A cutting-edge data-generating LLM Gateway like Gecholog.ai offers several features for managing traffic and logs. A key feature is the "processor" concept, which facilitates the execution of custom microservices to augment or modify the payload. These processors can operate before the LLM API on the request data, after the LLM API response is returned to the requester, or as post-processing microservices to redact, mask, modify or change the final stored logs.

Image: Flow Chart showing the Execution Order of Custom Processors in the LLM Gateway Gecholog.ai

Use PII Identification Services!

By leveraging a custom processor, it's possible to integrate any external API for identifying PII data in your payload, headers, or any other request data. For instance, Azure offers a suite of tools for Personal Identifiable Information detection. Alternatively, open-source tools like spaCy or various models from Hugging Face can be employed for entity recognition. (See our docs site a simple spaCy Python entity tagger.) The custom processor will use the external PII Identification Service on the payload, redact and put it back to the flow.

Choose what Data to Store!

Another capability in Gecholog.ai is the option to filter, i.e., select which fields in the log to store (see logger section of the Gecholog.ai configuration). This functionality allows for the user to configure storage of selected metadata only, such as timestamps, tags, token consumption, system messages, etc., which are necessary for tracking performance but do not contain any PII.
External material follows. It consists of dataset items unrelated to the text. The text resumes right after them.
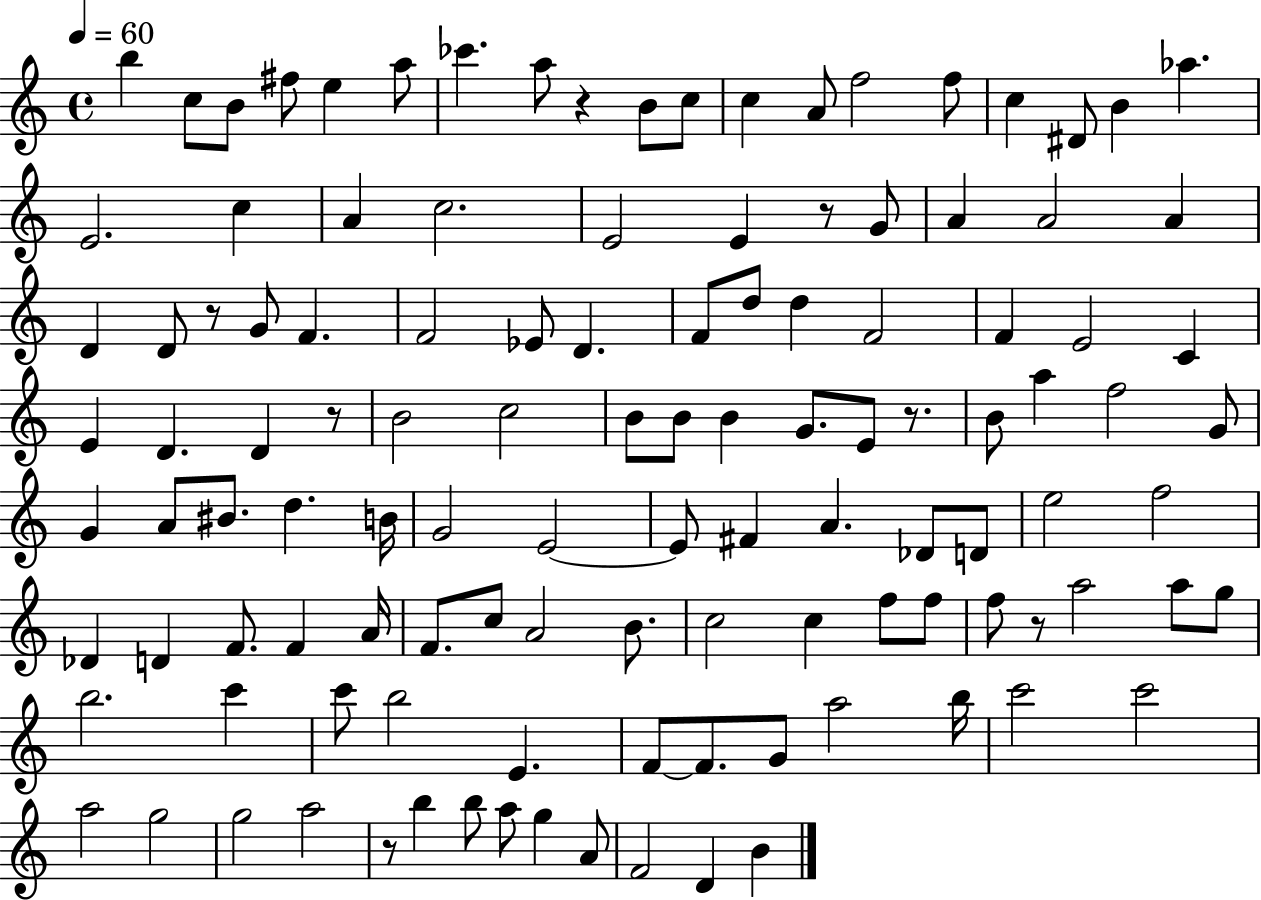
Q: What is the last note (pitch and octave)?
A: B4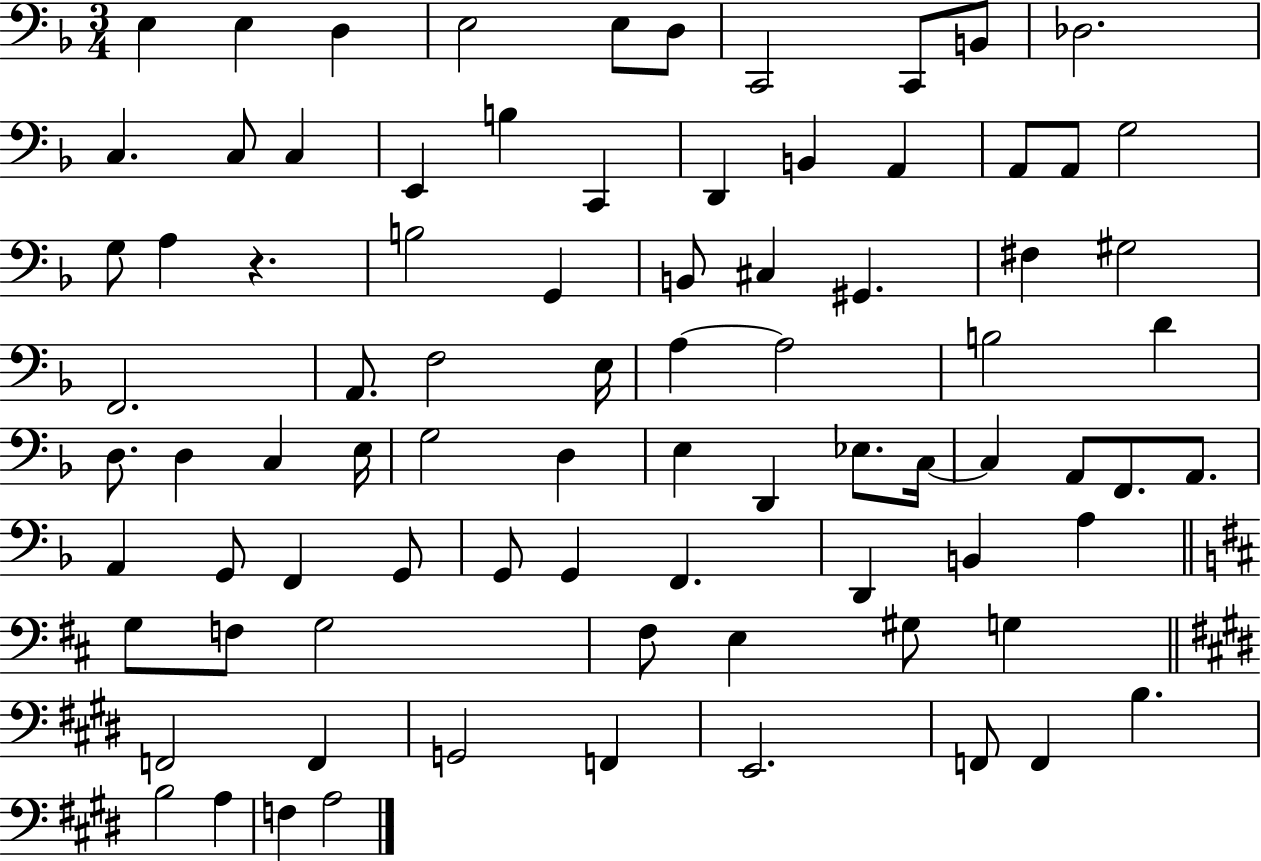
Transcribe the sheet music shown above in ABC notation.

X:1
T:Untitled
M:3/4
L:1/4
K:F
E, E, D, E,2 E,/2 D,/2 C,,2 C,,/2 B,,/2 _D,2 C, C,/2 C, E,, B, C,, D,, B,, A,, A,,/2 A,,/2 G,2 G,/2 A, z B,2 G,, B,,/2 ^C, ^G,, ^F, ^G,2 F,,2 A,,/2 F,2 E,/4 A, A,2 B,2 D D,/2 D, C, E,/4 G,2 D, E, D,, _E,/2 C,/4 C, A,,/2 F,,/2 A,,/2 A,, G,,/2 F,, G,,/2 G,,/2 G,, F,, D,, B,, A, G,/2 F,/2 G,2 ^F,/2 E, ^G,/2 G, F,,2 F,, G,,2 F,, E,,2 F,,/2 F,, B, B,2 A, F, A,2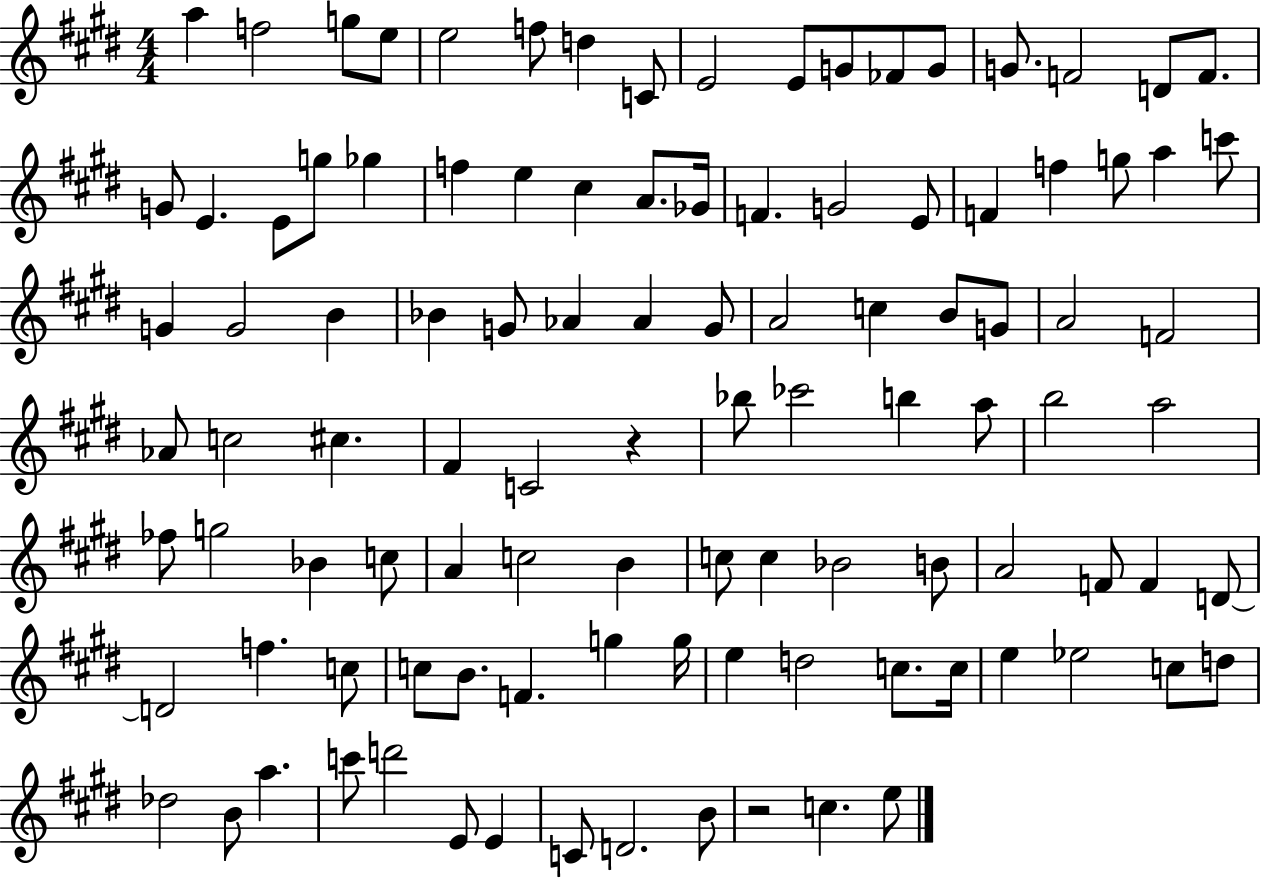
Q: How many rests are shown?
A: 2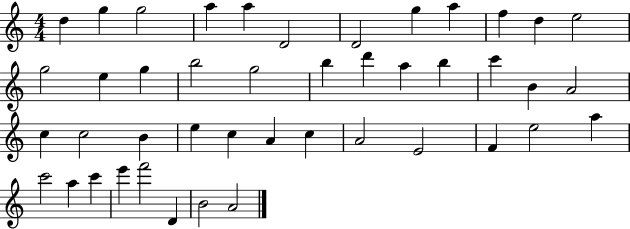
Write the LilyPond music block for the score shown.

{
  \clef treble
  \numericTimeSignature
  \time 4/4
  \key c \major
  d''4 g''4 g''2 | a''4 a''4 d'2 | d'2 g''4 a''4 | f''4 d''4 e''2 | \break g''2 e''4 g''4 | b''2 g''2 | b''4 d'''4 a''4 b''4 | c'''4 b'4 a'2 | \break c''4 c''2 b'4 | e''4 c''4 a'4 c''4 | a'2 e'2 | f'4 e''2 a''4 | \break c'''2 a''4 c'''4 | e'''4 f'''2 d'4 | b'2 a'2 | \bar "|."
}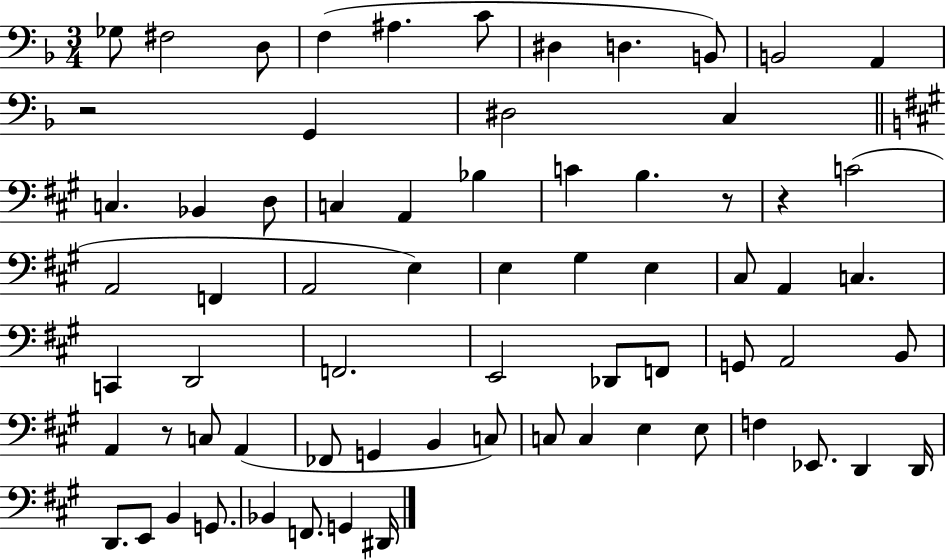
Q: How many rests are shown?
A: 4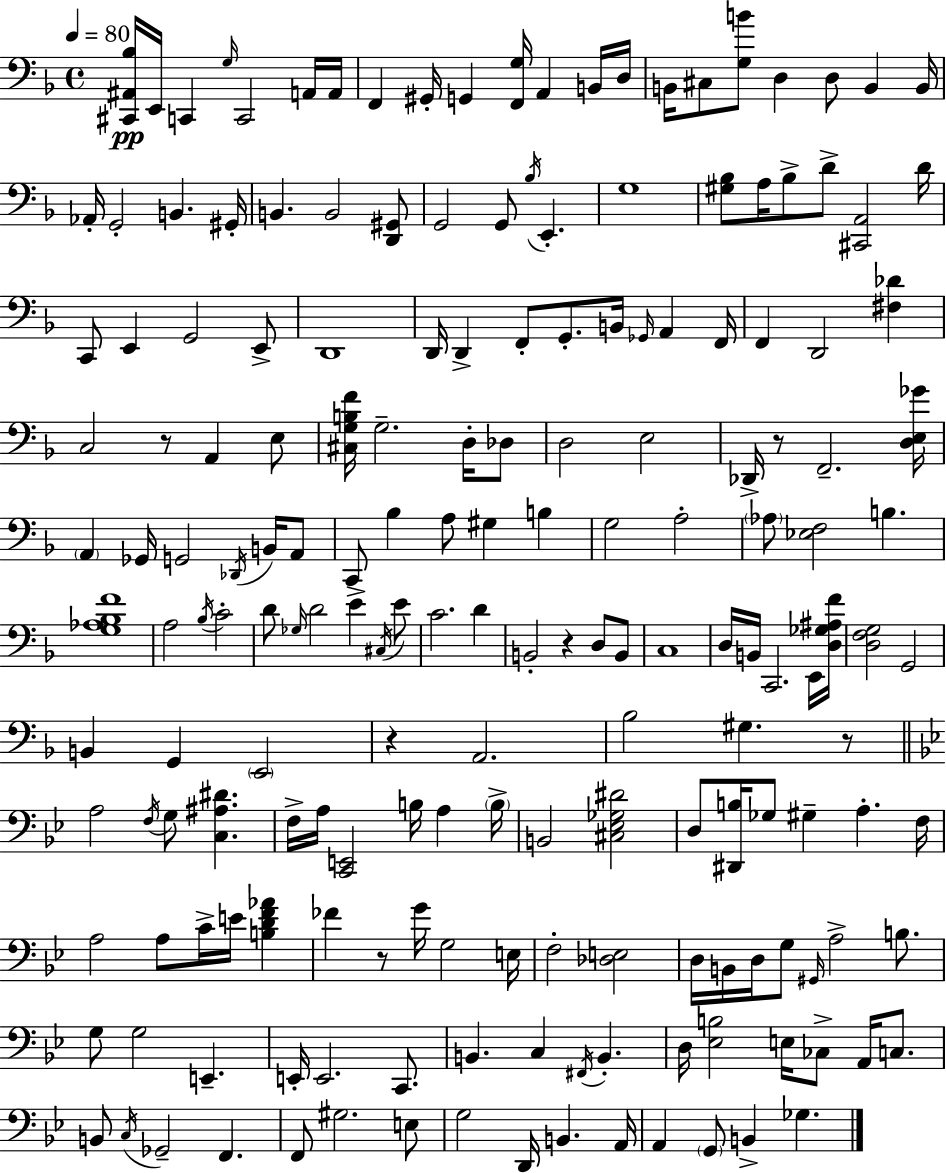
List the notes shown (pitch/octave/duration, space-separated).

[C#2,A#2,Bb3]/s E2/s C2/q G3/s C2/h A2/s A2/s F2/q G#2/s G2/q [F2,G3]/s A2/q B2/s D3/s B2/s C#3/e [G3,B4]/e D3/q D3/e B2/q B2/s Ab2/s G2/h B2/q. G#2/s B2/q. B2/h [D2,G#2]/e G2/h G2/e Bb3/s E2/q. G3/w [G#3,Bb3]/e A3/s Bb3/e D4/e [C#2,A2]/h D4/s C2/e E2/q G2/h E2/e D2/w D2/s D2/q F2/e G2/e. B2/s Gb2/s A2/q F2/s F2/q D2/h [F#3,Db4]/q C3/h R/e A2/q E3/e [C#3,G3,B3,F4]/s G3/h. D3/s Db3/e D3/h E3/h Db2/s R/e F2/h. [D3,E3,Gb4]/s A2/q Gb2/s G2/h Db2/s B2/s A2/e C2/e Bb3/q A3/e G#3/q B3/q G3/h A3/h Ab3/e [Eb3,F3]/h B3/q. [G3,Ab3,Bb3,F4]/w A3/h Bb3/s C4/h D4/e Gb3/s D4/h E4/q C#3/s E4/e C4/h. D4/q B2/h R/q D3/e B2/e C3/w D3/s B2/s C2/h. E2/s [D3,Gb3,A#3,F4]/s [D3,F3,G3]/h G2/h B2/q G2/q E2/h R/q A2/h. Bb3/h G#3/q. R/e A3/h F3/s G3/e [C3,A#3,D#4]/q. F3/s A3/s [C2,E2]/h B3/s A3/q B3/s B2/h [C#3,Eb3,Gb3,D#4]/h D3/e [D#2,B3]/s Gb3/e G#3/q A3/q. F3/s A3/h A3/e C4/s E4/s [B3,D4,F4,Ab4]/q FES4/q R/e G4/s G3/h E3/s F3/h [Db3,E3]/h D3/s B2/s D3/s G3/e G#2/s A3/h B3/e. G3/e G3/h E2/q. E2/s E2/h. C2/e. B2/q. C3/q F#2/s B2/q. D3/s [Eb3,B3]/h E3/s CES3/e A2/s C3/e. B2/e C3/s Gb2/h F2/q. F2/e G#3/h. E3/e G3/h D2/s B2/q. A2/s A2/q G2/e B2/q Gb3/q.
Summarization of PII Redaction Techniques Using LLM Gateway

Real-time Techniques – Control the Payloads

• Blocking: Implementing a mechanism to check requests in real-time and deny any that contain PII. This proactive approach prevents sensitive data from ever reaching the LLM API.

• Redact Ingress: Running pre-processing scripts to redact, replace, mask, or anonymize PII in the payload before it is sent to the LLM API. This step ensures that the LLM service processes only data that has been sanitized.

Post-Process Techniques – Control the Logs

• Redact Post: Proceeding with the request as usual, but ensuring that the logs are redacted of any PII. This technique involves scrubbing the logs post-call to remove sensitive information.

• Store Only Metrics: An alternative approach is to remove payload data from the logs while retaining metrics and other non-PII data. This strategy aids in preserving valuable analytical data without risking individual privacy.

Conclusion

In conclusion, removing PII from LLM logs can be essential for preserving user privacy and adhering to data protection regulations. Although LLM services offer various features to assist in this process, organizations should also consider additional techniques, like those involving an LLM Gateway as described in this article, effective in both real-time and post-processing scenarios, to ensure comprehensive protection. By integrating a mix of these strategies, businesses can harness the capabilities of LLM Analytics while maintaining the utmost standards of data privacy and security.